Agrardiesel

Für das Verbrauchsjahr 2018 sind folgende Unterlagen einzureichen:

1) Agrardieselantrag (Abgabefrist 30.09.2019)

Variante 1: handschriftlich - mit Formular 1140 oder 1142 (verkürzter Antrag)

 

Variante 2: Online - Link (1140 kompletter Antrag; 1142 vereinfachter Antrag)

 

Anschrift für den Versand:

Hauptzollamt Landshut
Postfach 1632
94006 Passau

 

2) Meldung nach der Energiesteuer- und Stromsteuer-Transparenzverordnung (Abgabefrist 30.06.2019; bitte dazu die unten stehende Information beachten!!)

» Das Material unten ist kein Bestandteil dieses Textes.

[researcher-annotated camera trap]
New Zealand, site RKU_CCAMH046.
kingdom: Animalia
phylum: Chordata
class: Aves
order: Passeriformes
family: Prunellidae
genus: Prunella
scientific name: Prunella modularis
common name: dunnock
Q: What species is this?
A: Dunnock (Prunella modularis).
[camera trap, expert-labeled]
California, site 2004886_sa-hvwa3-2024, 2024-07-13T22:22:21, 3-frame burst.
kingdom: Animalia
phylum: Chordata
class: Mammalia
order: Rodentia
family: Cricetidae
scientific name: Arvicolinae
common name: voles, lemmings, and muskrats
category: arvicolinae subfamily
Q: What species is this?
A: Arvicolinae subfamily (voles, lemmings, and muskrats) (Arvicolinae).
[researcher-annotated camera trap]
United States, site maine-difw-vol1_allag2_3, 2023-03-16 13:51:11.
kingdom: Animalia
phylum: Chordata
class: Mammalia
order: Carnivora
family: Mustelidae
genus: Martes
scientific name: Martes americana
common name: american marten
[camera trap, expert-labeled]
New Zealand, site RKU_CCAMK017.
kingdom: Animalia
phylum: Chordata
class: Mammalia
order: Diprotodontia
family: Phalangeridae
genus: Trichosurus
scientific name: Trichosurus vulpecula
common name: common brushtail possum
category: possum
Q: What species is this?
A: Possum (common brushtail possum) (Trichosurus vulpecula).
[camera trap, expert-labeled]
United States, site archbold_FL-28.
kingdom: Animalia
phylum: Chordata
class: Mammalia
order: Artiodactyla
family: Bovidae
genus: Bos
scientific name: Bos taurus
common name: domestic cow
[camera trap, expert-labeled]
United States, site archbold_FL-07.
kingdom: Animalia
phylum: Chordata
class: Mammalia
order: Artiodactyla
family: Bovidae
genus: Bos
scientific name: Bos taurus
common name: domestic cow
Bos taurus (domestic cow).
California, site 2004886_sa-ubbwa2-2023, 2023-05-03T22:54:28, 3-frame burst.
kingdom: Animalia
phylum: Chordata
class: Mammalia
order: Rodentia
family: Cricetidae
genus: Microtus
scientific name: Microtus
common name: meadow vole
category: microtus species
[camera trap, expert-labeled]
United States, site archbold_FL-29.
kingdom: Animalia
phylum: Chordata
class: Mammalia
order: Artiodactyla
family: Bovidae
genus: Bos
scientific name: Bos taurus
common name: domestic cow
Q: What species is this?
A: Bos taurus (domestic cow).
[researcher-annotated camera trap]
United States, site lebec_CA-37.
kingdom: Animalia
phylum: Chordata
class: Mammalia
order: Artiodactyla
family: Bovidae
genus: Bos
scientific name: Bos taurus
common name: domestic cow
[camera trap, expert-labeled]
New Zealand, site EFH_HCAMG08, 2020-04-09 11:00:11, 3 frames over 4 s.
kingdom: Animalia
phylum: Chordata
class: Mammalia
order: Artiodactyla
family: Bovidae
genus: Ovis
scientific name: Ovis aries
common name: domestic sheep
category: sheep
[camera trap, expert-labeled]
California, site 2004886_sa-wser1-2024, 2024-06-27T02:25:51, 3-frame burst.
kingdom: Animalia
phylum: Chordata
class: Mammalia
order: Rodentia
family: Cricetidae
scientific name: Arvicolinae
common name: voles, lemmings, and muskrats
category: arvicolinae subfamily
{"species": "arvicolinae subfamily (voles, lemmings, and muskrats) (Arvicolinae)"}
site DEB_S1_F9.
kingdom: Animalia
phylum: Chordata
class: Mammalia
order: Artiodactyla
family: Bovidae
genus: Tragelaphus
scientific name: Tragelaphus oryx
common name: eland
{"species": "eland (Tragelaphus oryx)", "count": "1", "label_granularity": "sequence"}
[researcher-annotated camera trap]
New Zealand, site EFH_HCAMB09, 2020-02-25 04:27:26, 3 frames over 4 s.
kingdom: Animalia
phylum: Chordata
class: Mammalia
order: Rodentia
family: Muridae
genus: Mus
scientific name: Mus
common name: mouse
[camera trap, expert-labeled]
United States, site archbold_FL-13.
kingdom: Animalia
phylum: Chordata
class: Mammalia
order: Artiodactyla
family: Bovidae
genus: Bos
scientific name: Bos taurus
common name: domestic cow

Ab dem Entlastungsjahr 2018 nur noch online möglich - Link (Formular 1462 bzw. 1463; zuvor Registrierung mit einem Benutzerkonto)

 

Information: Wie beinahe jedes Jahr ändern sich auch für das Entlastungsjahr die Formalien zum Agrardieselantrag 2018. Neu ist die Meldung nach der Energiesteuer- und Stromsteuer-Transparenzverordnung (EnS-TransV), die bisher mit den Formularen 1462 bzw. 1463 erfolgte. Ab dem 12.01.2019 ist die elektronische Datenübermittlung verpflichtend!  https://enstransv.zoll.de

(Unabhängig davon, dass die Papieranträge derzeit noch auf der Internetseite des Zolls zu finden sind.) https://www.zoll.de/DE/Fachthemen/Steuern/Verbrauchsteuern/Energie/Beihilferechtliche-

Vorgaben/Transparenzpflichten/Elektronische_Datenuebermittlung/elektronische_datenuebermittlung_node.html . Spätester Termin zur Meldung bleibt wie bisher der 30.06. des jeweiligen Jahres.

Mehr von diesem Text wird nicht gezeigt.